La menace n'est pas anodine : environ 1,5 million de visites remboursées sont effectuées chaque année dans la capitale dont près d'un million par les médecins installés (surtout par des généralistes) et le reste par les diverses structures d'urgentistes.
Dérogations envisagées
Du côté de la mairie de Paris, on oscille entre fermeté et volonté d'ouverture.
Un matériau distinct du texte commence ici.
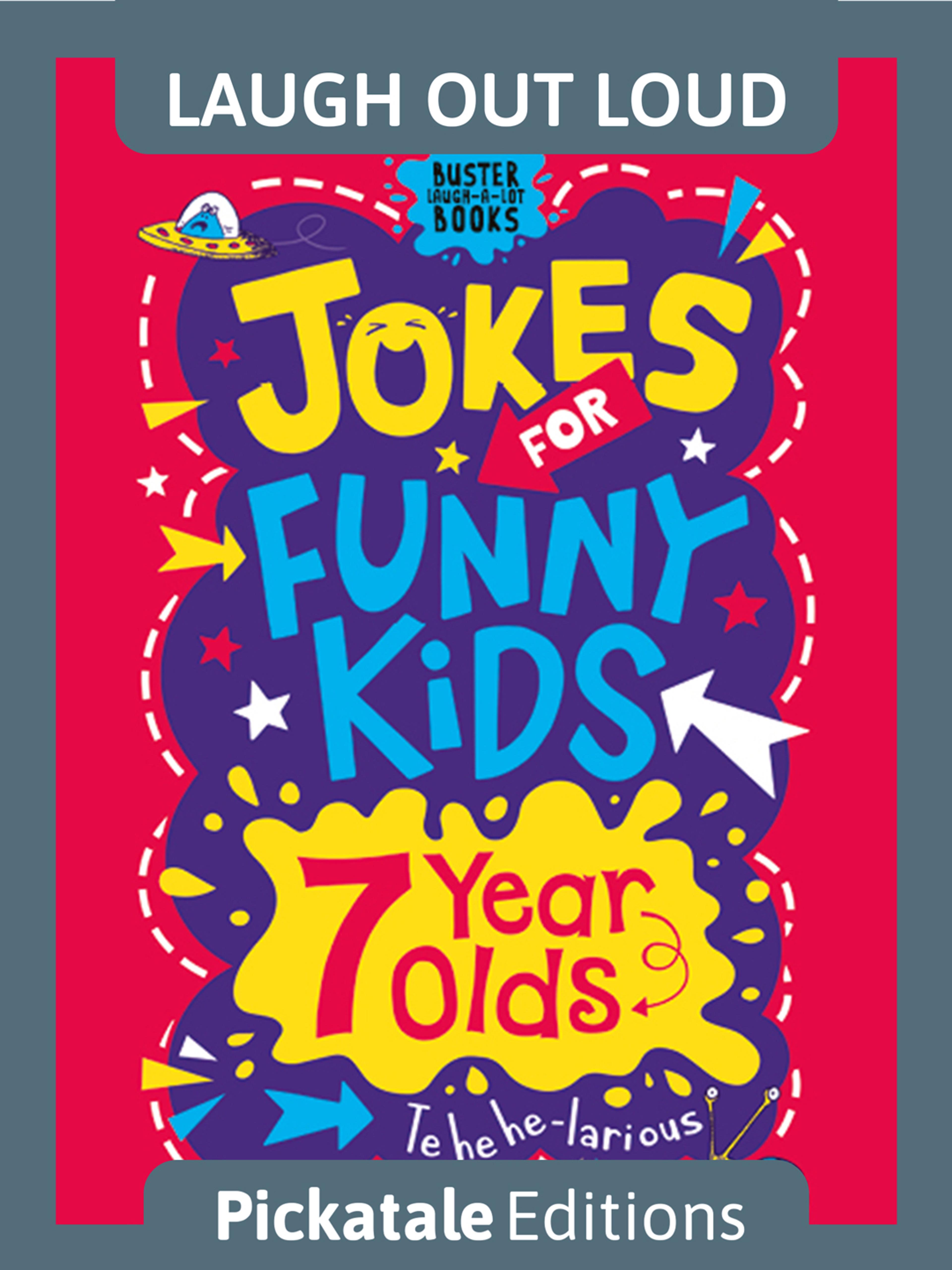 Jokes for Funny Kids: 7 Year Olds - Laugh Out Loud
Bernard Jomier, adjoint au maire du 19e arrondissement, chargé de la santé et des risques environnementaux, souligne que la nouvelle politique des transports à Paris vise à « réduire les conséquences de la pollution atmosphérique sur la santé des Parisiens » ; ce qui constitue « un indéniable progrès pour la santé publique ».
Il affirme également que, après des années d' « abus récurrents » liés à la délivrance magnanime de caducées à Paris, la mise en place de la vignette d'urgence a permis que la situation du stationnement des médecins soit « indéniablement améliorée ».
Quant à l'utilisation des couloirs de bus, il estime désormais « utile et justifié que les véhicules de SOS-Médecins puissent bénéficier d'un accès dérogatoire à ces couloirs et, dans certaines conditions, les véhicules porteurs de la vignette urgence ».
La mairie affirme qu'elle a saisi la préfecture de police des difficultés rencontrées par les infirmières qui interviennent au domicile de patients dépendants, âgés ou handicapés.
Ces mesures peuvent-elles donner du baume au cur des médecins libéraux parisiens qui effectuent des visites tant bien que mal ? Selon l'Automobile-Club médical de France (ACMF), qui recense, traite et retransmet à l'Ordre les contraventions que les professionnels contestent, les médecins parisiens sont actuellement tentés de faire de moins en moins de visites.
(1) Il s'agit de SOS-Médecins, des Urgences médicales de Paris (UMP) et de la Garde médicale de Paris (GMP).